YoY, FY15 revenue inched up by 2% despite the much weaker 2Q15 revenue (-24%, which was dragged by the weaker consumer demand on the implementation of GST in April). The silver lining for the marginal growth was the recognition of one-off revenue from Menara MBMR development (RM139.8m) during 1Q15. Netting off the recognition of the one-off Menara MBMR development revenue, core business revenue would have dropped by 5% owing to the lower sales from its Motor trading segment (-7%). On a closer look at its motor trading segment; while the largest units volume and revenue contributor- DMMS which trades Perodua vehicles recorded a decent 16% sales growth, weaker sales in both DMSB (Daihatsu & Hino trucks: -21%) and Federal Auto (continental makes: -22%) negated the decent contribution. Meanwhile, core PATAMI decreased by 29% to RM83.6m, dragged by weaker earnings contribution from 20%-owned associate Perodua (impacted by adverse currency fluctuations) and JV unit- Autoliv (lower sales caused by its customer’s weaker vehicle production).

QoQ, the group 4Q15 revenue improved by 7%, driven predominantly by stronger sales in Motor trading segment (+7%).

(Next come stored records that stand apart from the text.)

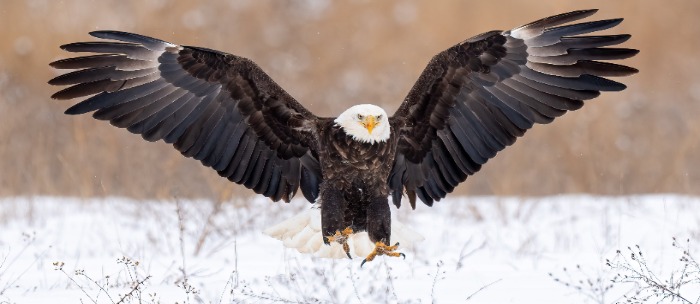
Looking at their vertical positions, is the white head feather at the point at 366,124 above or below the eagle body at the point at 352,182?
above

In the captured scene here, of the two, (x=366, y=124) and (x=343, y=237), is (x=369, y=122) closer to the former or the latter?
(x=366, y=124)

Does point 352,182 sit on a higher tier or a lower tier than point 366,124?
lower

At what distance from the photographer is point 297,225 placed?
22.2 ft

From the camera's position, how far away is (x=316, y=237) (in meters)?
6.64

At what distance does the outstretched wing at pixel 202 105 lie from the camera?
19.8 feet

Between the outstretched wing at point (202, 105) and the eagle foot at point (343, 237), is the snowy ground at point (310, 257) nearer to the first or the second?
the eagle foot at point (343, 237)

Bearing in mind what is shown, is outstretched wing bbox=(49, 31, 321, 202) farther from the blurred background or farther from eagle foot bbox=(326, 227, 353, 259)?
the blurred background

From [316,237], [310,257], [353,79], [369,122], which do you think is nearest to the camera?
[369,122]

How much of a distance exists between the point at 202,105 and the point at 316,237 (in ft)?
3.69

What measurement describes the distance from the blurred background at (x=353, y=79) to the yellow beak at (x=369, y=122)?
13.8ft

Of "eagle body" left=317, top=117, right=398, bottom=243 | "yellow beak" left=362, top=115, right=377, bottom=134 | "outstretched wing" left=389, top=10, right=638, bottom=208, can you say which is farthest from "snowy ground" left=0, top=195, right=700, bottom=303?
"yellow beak" left=362, top=115, right=377, bottom=134

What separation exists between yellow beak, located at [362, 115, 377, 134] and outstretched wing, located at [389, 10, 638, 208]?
0.45 m

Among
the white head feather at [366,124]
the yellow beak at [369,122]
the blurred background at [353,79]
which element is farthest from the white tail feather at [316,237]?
the blurred background at [353,79]

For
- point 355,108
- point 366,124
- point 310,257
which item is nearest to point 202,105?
point 355,108
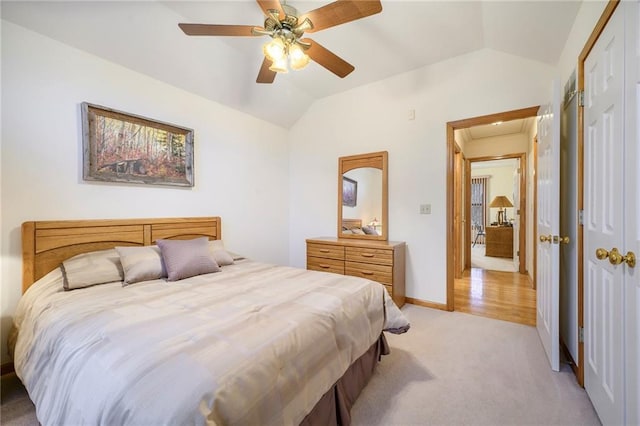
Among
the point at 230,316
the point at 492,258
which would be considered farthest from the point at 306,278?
the point at 492,258

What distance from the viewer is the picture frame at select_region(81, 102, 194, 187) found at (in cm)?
225

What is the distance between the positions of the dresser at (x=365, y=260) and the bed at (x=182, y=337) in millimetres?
1067

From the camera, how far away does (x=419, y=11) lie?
236cm

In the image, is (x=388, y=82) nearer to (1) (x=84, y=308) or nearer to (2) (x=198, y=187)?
(2) (x=198, y=187)

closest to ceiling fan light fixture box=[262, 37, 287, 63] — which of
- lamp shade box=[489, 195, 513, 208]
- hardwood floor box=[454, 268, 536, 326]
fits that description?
hardwood floor box=[454, 268, 536, 326]

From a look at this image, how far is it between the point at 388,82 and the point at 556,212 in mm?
2440

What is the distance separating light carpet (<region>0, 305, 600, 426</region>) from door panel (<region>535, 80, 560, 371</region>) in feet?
0.72

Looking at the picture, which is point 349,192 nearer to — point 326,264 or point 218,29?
point 326,264

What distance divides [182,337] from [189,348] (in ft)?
0.38

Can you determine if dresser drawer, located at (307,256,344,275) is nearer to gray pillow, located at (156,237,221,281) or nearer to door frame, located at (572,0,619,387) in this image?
gray pillow, located at (156,237,221,281)

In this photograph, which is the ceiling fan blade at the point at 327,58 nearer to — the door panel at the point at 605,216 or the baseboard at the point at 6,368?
the door panel at the point at 605,216

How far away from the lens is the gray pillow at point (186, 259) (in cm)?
213

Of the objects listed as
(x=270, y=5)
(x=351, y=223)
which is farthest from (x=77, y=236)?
(x=351, y=223)

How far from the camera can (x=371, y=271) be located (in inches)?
124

We attribute the non-eventful growth to the customers’ front-loading vehicle purchases in anticipation of price hikes in 2016. While reported PBT was down by 8% after charging the provision for slow moving stocks and receivables during the quarter, core PBT improved by 76% helped by the recovery in associates’ earnings which we believe was from 20%- owned associate Perodua.

Outlook

We expect headwinds to continue in FY16 for its motor trading segment and auto parts manufacturing alongside with bleak outlook for TIP and TIV and unfavourable currency movement.

Change to Forecasts

We maintain our FY16E earnings for now pending further details from the briefing today.

Rating

Maintain MARKET PERFORM

Valuation

We maintain our TP of RM2.92 (with downside bias) pending further details from the briefing today.

Our TP is derived from a targeted 10.0x FY16E PER (at its 3-year mean forward PER).

Risks to Our Call

Upside risks are: (i) higher-than-expected sales volume, (ii) favourable currency fluctuations.